I rode it my sisters' boyfriend about 27 years ago. As I recall, he was the only one brave enough to ride with me. I am sure he regreted it, since I was scared and screamed the entire time. Poor guy. But, I remember getting off, and wanting to get right back on again. Crazy, huh!
As the years have gone by, I continue to love coasters. I have gotten a little braver, I have rode upside-down, backwards and standing up. I've even rode some that combine a couple of those features and gone backwards and upside down. They are my favorite.
The last roller coaster ride I was on, was the Rocking Roller Coaster at Disney.
I waited with Shayne well over an hour to ride it the first time. Had no idea what to expect and was pleasantly surprised with the speed and sharp twists. I got right back on with his daddy. Yes, I screamed, I just can't help it. I think it is officially my favorite. I can handle the speed, twists and turns as long as the coaster has some sort of boundary I can see.
My least favorite coaster ever was also at Kings Dominion. It was a simple round and round, down and up, round and round. Didn't look like much, but once on the ride each time it would round the curve- sharp curves, there was no visible boundary and I felt like I was going to fly off the tracks. Screamed on that one too. I remember Shayne saying "Mom, what are you screaming for, this is nothing?"
For me, it was much scarier that the others- simply because I couldn't see the boundaries. Boundaries make me feel safe. Walls make me feel safe.
I haven't blogged for several weeks. Seems I've been on a real-life coaster ride. Typical Monday, started like most of the others; but about mid-way through we learned some information that took us flying down a track and at a speed we haven't experienced before. I don't care much for this track, I can't see the boundaries. I don't feel safe. I am unsure of the next twist and turn. Forward, backward, upside down... yep, this ride seems to have them all.
So, I've been a little side tracked and couldn't really catch my breath. Everytime I thought the ride was ending and I could write about it, the silly car would take off for another hill. Sidewinders, straight up and then loop-de-loop.

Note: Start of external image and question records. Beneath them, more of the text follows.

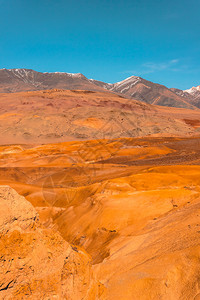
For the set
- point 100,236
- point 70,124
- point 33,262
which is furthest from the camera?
point 70,124

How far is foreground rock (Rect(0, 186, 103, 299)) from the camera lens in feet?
14.1

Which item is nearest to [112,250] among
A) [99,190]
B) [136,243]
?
[136,243]

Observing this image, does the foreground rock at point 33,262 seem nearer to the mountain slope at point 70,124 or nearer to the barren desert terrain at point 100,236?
the barren desert terrain at point 100,236

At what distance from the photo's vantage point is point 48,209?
15391 millimetres

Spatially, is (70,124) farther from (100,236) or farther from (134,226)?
(134,226)

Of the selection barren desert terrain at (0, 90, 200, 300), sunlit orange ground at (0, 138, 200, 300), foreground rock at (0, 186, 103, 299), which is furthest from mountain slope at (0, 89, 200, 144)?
foreground rock at (0, 186, 103, 299)

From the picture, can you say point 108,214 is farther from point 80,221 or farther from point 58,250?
point 58,250

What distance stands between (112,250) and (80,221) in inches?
146

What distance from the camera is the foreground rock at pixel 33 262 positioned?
4.29 metres

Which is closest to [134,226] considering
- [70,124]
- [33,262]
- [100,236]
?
[100,236]

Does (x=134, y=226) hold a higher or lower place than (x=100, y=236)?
higher

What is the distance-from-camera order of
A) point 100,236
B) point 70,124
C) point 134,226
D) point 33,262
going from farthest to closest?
point 70,124 → point 100,236 → point 134,226 → point 33,262

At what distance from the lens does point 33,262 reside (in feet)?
14.9

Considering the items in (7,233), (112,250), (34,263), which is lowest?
(112,250)
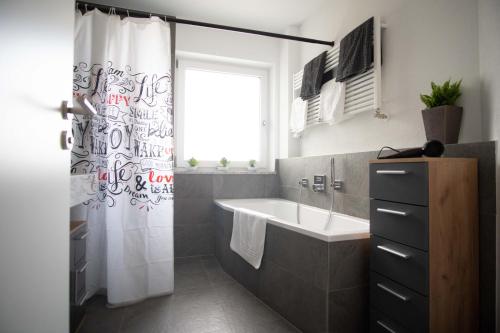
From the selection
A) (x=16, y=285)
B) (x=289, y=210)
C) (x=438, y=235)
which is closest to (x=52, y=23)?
(x=16, y=285)

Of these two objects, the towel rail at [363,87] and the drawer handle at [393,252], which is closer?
the drawer handle at [393,252]

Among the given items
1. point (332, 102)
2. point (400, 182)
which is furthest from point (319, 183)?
point (400, 182)

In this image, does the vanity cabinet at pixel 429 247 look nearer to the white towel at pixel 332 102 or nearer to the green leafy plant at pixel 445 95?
the green leafy plant at pixel 445 95

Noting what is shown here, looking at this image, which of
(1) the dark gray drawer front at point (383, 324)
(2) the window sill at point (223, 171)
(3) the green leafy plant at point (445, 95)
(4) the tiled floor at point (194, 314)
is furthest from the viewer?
(2) the window sill at point (223, 171)

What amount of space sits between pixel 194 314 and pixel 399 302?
4.28 feet

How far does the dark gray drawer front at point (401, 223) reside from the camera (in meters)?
1.21

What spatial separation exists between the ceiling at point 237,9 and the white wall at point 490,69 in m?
1.74

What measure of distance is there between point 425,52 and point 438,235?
1.24 metres

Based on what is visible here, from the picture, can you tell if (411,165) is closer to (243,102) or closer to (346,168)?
(346,168)

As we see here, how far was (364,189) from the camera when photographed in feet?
6.83

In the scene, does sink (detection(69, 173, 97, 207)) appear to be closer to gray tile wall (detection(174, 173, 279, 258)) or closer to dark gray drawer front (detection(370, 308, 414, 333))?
gray tile wall (detection(174, 173, 279, 258))

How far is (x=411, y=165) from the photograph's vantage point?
1268 mm

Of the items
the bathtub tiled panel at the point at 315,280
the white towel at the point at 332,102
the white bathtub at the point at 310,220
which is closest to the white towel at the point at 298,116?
the white towel at the point at 332,102

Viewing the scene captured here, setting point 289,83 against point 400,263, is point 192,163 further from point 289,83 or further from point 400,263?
point 400,263
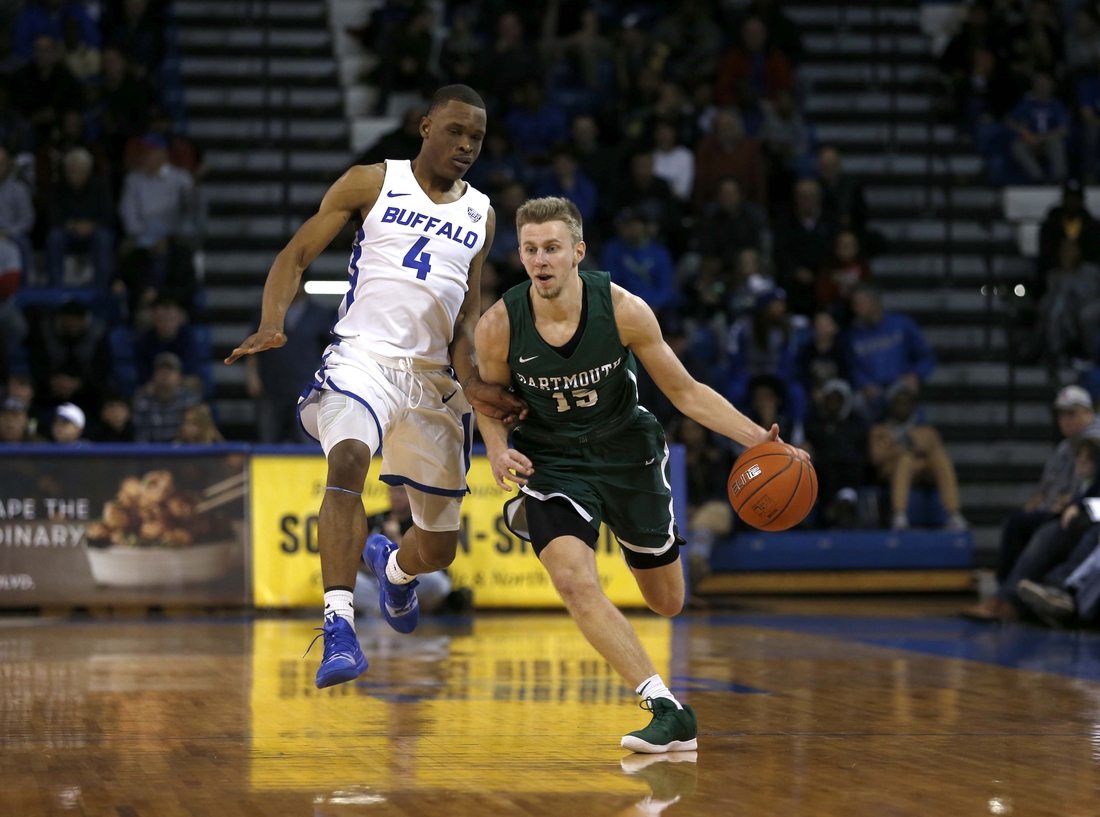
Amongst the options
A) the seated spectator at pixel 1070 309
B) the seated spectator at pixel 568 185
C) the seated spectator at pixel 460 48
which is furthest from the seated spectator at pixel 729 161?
the seated spectator at pixel 1070 309

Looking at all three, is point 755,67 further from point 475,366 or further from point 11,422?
point 475,366

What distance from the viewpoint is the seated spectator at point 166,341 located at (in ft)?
39.5

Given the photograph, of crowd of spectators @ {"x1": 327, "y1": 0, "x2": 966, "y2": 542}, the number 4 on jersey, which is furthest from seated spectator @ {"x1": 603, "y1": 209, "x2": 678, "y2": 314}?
the number 4 on jersey

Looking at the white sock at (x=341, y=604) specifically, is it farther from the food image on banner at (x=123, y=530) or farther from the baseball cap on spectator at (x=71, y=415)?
the baseball cap on spectator at (x=71, y=415)

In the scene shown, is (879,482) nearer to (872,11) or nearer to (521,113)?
(521,113)

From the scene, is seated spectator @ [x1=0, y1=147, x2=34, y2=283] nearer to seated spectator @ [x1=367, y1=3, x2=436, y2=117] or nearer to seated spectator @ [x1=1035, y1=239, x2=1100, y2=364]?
seated spectator @ [x1=367, y1=3, x2=436, y2=117]

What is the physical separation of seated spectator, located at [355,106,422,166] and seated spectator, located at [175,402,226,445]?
130 inches

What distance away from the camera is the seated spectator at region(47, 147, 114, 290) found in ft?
43.0

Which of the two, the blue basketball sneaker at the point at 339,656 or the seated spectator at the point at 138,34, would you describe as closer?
the blue basketball sneaker at the point at 339,656

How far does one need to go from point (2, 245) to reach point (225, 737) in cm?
875

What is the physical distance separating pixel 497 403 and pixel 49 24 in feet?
37.3

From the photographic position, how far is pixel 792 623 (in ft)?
33.0

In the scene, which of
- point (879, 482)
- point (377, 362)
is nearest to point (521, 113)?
point (879, 482)

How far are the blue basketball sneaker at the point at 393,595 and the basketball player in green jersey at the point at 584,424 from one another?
3.28ft
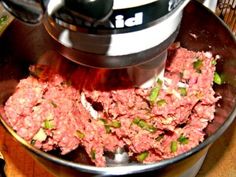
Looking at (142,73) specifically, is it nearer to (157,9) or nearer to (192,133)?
(192,133)

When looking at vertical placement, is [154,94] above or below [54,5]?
below

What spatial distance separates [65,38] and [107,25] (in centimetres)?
8

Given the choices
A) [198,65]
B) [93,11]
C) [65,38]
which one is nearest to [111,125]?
[198,65]

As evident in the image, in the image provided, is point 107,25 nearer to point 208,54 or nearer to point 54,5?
point 54,5

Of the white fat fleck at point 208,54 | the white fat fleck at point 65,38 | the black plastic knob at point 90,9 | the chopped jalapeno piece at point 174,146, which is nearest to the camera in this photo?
the black plastic knob at point 90,9

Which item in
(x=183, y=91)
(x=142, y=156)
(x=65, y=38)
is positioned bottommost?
(x=142, y=156)

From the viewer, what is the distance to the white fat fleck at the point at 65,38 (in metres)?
0.60

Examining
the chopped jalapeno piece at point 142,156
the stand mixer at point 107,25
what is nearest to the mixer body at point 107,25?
the stand mixer at point 107,25

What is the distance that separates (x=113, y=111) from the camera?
0.92 metres

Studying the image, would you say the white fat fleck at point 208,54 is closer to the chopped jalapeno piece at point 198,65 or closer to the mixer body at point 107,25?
the chopped jalapeno piece at point 198,65

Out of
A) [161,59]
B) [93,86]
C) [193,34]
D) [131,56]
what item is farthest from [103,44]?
[193,34]

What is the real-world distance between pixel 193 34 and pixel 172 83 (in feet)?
0.49

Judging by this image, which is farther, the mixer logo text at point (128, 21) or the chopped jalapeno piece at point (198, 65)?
the chopped jalapeno piece at point (198, 65)

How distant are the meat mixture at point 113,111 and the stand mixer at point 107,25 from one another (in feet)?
0.88
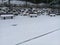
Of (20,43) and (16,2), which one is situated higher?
(16,2)

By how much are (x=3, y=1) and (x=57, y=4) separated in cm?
546

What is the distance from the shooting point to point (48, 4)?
15.0 meters

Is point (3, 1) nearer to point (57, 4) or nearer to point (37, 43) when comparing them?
point (57, 4)

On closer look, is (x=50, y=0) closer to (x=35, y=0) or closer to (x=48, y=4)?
(x=48, y=4)

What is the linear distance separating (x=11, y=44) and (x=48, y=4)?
487 inches

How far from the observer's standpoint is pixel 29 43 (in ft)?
10.4

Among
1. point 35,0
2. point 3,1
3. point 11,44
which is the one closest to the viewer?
point 11,44

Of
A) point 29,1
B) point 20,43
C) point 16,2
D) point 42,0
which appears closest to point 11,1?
point 16,2

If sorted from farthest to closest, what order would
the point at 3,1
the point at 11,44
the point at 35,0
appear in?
1. the point at 35,0
2. the point at 3,1
3. the point at 11,44

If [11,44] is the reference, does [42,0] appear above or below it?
above

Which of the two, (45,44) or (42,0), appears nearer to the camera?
(45,44)

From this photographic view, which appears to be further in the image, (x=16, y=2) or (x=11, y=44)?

And, I have to admit that I have been screaming the entire ride. Screaming fears that I never expected to face. Screaming because I have no control of when it started, the direction of each new turn and have no idea when it will end. This ride has caught me off guard. Like the hidden drop in the Big Thunder Mountain Railroad at the Magic Kingdom. I have to be honest and tell you, I am ready for this particular ride to end. I am starting to wonder if the warnings about not getting on if your heart is weak is meant for me. I am feeling a little broken hearted on this one. So, I find myself screaming out to God. Oh, I guess I didn't mention that I'm riding this one with Him. He doesn't mind me screaming and hasn't asked me what I was screaming about. He hasn't told me no big deal, or rolled his eyes and said never again with you. He is familiar with this ride. He just stays right by my side, assuring me that it is safe because I am with Him. And, even though I can't see the boundaries, I can see Him.
So, do you need a thrill? Do you like roller coasters? If so, just let me know, I know who you can ask to ride along with you, and He promises to keep you safe.
gotta run, I see a sharp curve up ahead.